Japan’s PMDA should be the one leading Asia
Yasuhiro Fujiwara, chief executive, PMDA
Dr Fujiwara, 59, was previously deputy director of Japan’s National Cancer Center (NCC) Hospital, where he headed up the laboratory test division and clinical trial and therapy development division and was director-general of the NCC’s Strategic Planning Bureau. He took over the role from Tatsuya Kondo, who left the agency after 11 years at the helm. Fujiwara’s first term in office is set to last until 2024.
With the PMDA having been involved in a series of scandals in recent years involving the misconduct of employees, Fujiwara has prioritised greater levels of consultation with agency staff in order to prevent the recurrence of these scandals.
As Pharma Japan has reported, Fujiwara told a press conference in May 2019 that he wants PMDA employees to always put patients at the centre of what they do. In concrete terms, this has meant the establishment of a Patient Centricity Working Group which brings together stakeholders to discuss patient engagement.
The working group aims to put forward ways to better involve patients in PMDA’s drug review and safety activities and will compile a guidance in near future. It will also discuss ways to better communicate information for patients and the Japanese public in general. Fujiwara said, “We want to see more patient participation in our drug review and pharmacovigilance activities. So, we set up the work group to discuss how we can do it.”
He also expressed hopes to create more personnel exchange opportunities between the PMDA and hospitals, where young agency staffers can mingle with healthcare professionals on the frontline to understand actual medical needs and harness them in their review and safety work.
Fujiwara has also urged that the PMDA consistently make efforts to enable people’s early access to a variety of new technologies, whether it be drugs, medical devices, or regenerative medicine products.
PMDA will step up efforts to facilitate the utilization of disease registries for submissions in order to quickly deliver innovative drugs and medical technologies to patients with rare cancers and other orphan diseases.

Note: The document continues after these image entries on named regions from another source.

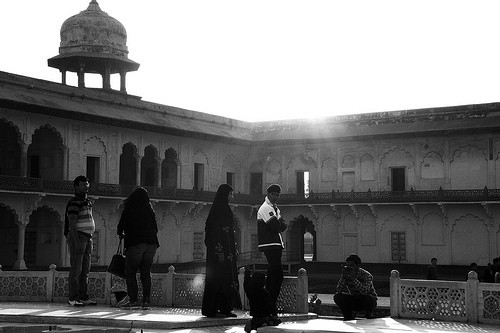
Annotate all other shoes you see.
[223,310,238,319]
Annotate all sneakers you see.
[140,301,152,311]
[122,300,138,309]
[67,300,84,307]
[84,299,98,306]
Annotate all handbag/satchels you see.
[106,253,127,279]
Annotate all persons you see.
[202,184,238,317]
[116,186,159,309]
[426,258,500,312]
[257,184,288,315]
[333,254,378,322]
[64,176,96,306]
[243,265,282,333]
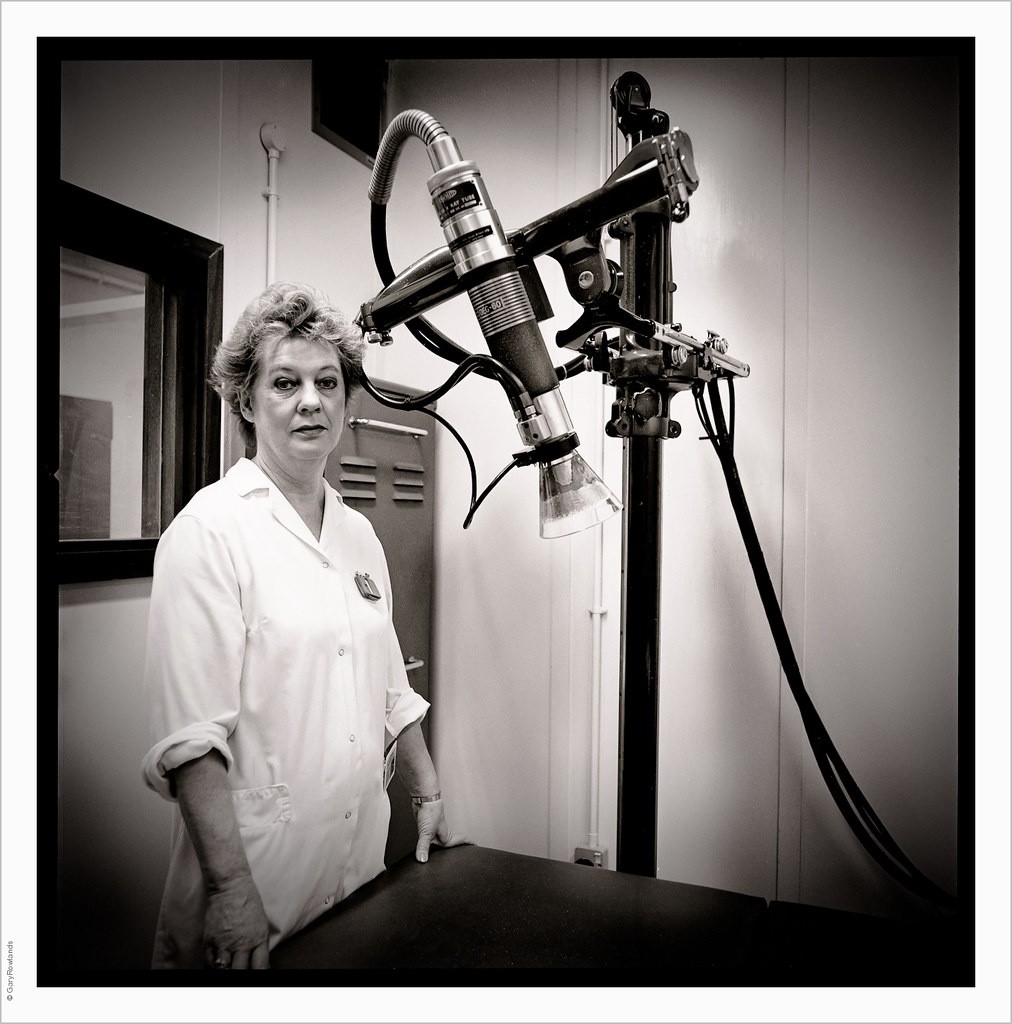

As part of this push, the PMDA has introduced a pilot-based consultation service on the use of registries in regulatory submissions for drugs, medical devices, and regenerative medicine-based products and has already received enquiries seeking advice.
Explaining the “safety first” strategy, Fujiwara noted that, “New drugs, medical devices, and regenerative medicine products are effective, but they might pose the risks of side effects or other problems. Employees should always keep an eye on safety when doing their jobs.”
The PMDA has reinforced pharmacovigilance activities for medicines designated for the sakigake fast-track pathway and the conditional early approval system and also plans to enhance the MID-NET database.
On “Asia first,” Fujiwara highlighted the importance of cross-border regulatory collaboration, leveraging the PMDA’s knowhow to develop regulatory frameworks in Asian countries via various channels including its ‘Asia Training Center for Pharmaceuticals and Medical Devices Regulatory Affairs.’
He added, “What we have to do the most is ‘Asia first’ – enhancing our globalization efforts … Japan’s PMDA should be the one leading Asia.”